Case: modeling research text and regression tables with Transformers

In StatsPAI-style work, a research question, data dictionary, regression table, footnotes, and reviewer comments are tokenized. Each token enters the residual stream through embedding plus position.
Attention lets “treatment effect” attend to table headers, estimands, standard errors, sample restrictions, and identification-design paragraphs; FFN layers re-encode each local token representation nonlinearly.
After many stacked layers, the model can generate explanations that combine definitions, table structure, and method context, but this is representational power rather than proof of causal validity.
In an agent system, Transformers are good at reading and writing research material; reliable workflows still require tool calls, rerunnable code, data provenance, and human review checkpoints.

05 / Risks

Common Pitfalls

Reducing “Transformer” to “attention” and ignoring residual streams, LayerNorm, FFNs, positional information, and training objectives.

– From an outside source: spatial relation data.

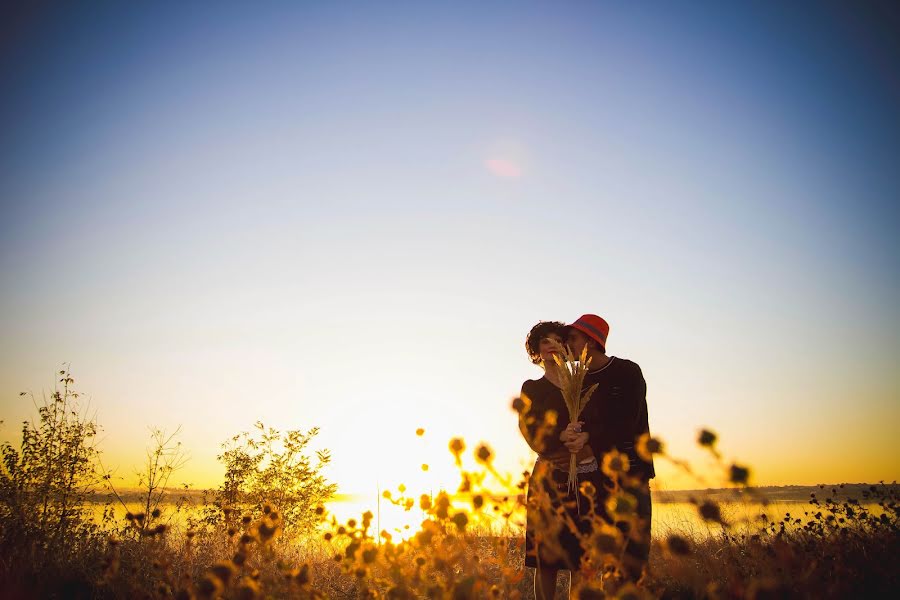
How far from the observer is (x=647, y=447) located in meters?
2.97

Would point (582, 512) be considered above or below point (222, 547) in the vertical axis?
above

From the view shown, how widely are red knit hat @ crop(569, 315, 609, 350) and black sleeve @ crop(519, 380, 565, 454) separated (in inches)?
23.3

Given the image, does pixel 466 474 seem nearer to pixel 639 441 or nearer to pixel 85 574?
pixel 639 441

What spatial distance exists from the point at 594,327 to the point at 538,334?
2.15ft

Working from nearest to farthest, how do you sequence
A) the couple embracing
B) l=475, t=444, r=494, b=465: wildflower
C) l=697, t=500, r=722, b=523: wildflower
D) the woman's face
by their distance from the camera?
l=697, t=500, r=722, b=523: wildflower < the couple embracing < l=475, t=444, r=494, b=465: wildflower < the woman's face

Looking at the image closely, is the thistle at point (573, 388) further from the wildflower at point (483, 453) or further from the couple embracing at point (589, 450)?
the wildflower at point (483, 453)

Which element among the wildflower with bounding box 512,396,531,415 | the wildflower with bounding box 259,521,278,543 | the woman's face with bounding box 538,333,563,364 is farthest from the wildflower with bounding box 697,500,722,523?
the wildflower with bounding box 259,521,278,543

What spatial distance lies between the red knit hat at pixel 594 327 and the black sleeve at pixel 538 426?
1.94ft

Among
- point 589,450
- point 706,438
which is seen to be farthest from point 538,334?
point 706,438

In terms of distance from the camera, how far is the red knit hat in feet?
11.6

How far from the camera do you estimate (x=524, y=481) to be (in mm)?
3062

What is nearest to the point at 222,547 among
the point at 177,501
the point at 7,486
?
the point at 177,501

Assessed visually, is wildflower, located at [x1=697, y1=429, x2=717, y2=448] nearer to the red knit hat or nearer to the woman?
the woman

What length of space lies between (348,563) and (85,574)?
13.9 ft
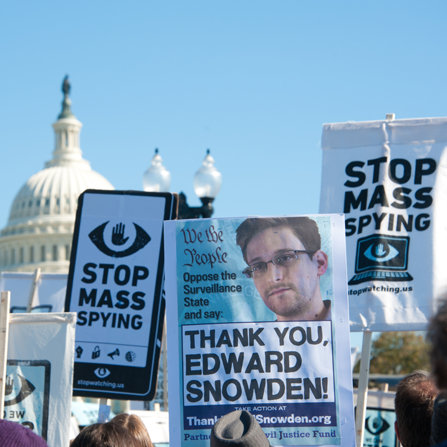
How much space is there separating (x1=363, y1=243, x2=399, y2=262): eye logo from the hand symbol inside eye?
64.5 inches

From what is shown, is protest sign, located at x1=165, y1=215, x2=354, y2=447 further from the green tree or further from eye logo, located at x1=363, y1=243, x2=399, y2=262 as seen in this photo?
the green tree

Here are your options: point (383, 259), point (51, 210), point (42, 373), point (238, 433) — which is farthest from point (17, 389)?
point (51, 210)

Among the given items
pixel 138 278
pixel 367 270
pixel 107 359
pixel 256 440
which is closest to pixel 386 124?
pixel 367 270

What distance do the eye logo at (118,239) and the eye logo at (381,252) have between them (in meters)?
1.55

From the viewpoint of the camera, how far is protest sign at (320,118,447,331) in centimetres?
541

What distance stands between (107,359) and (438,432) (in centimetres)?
394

Forgetting a causal mask in decoder-only generation, which leaks future tokens during training or evaluation.

Treating fluent generated explanations as identification proof. Transformers model representations and conditional distributions; they do not automatically validate causality.

Ignoring long-context cost: standard self-attention is O(n^2), so long papers, logs, and high-frequency data may require chunking, retrieval, or sparse variants.

Overfitting large models on small data, causing memorization, format drift, or unstable tool calls.

Overinterpreting a single head or layer visualization. It can be a diagnostic clue, not a standalone conclusion.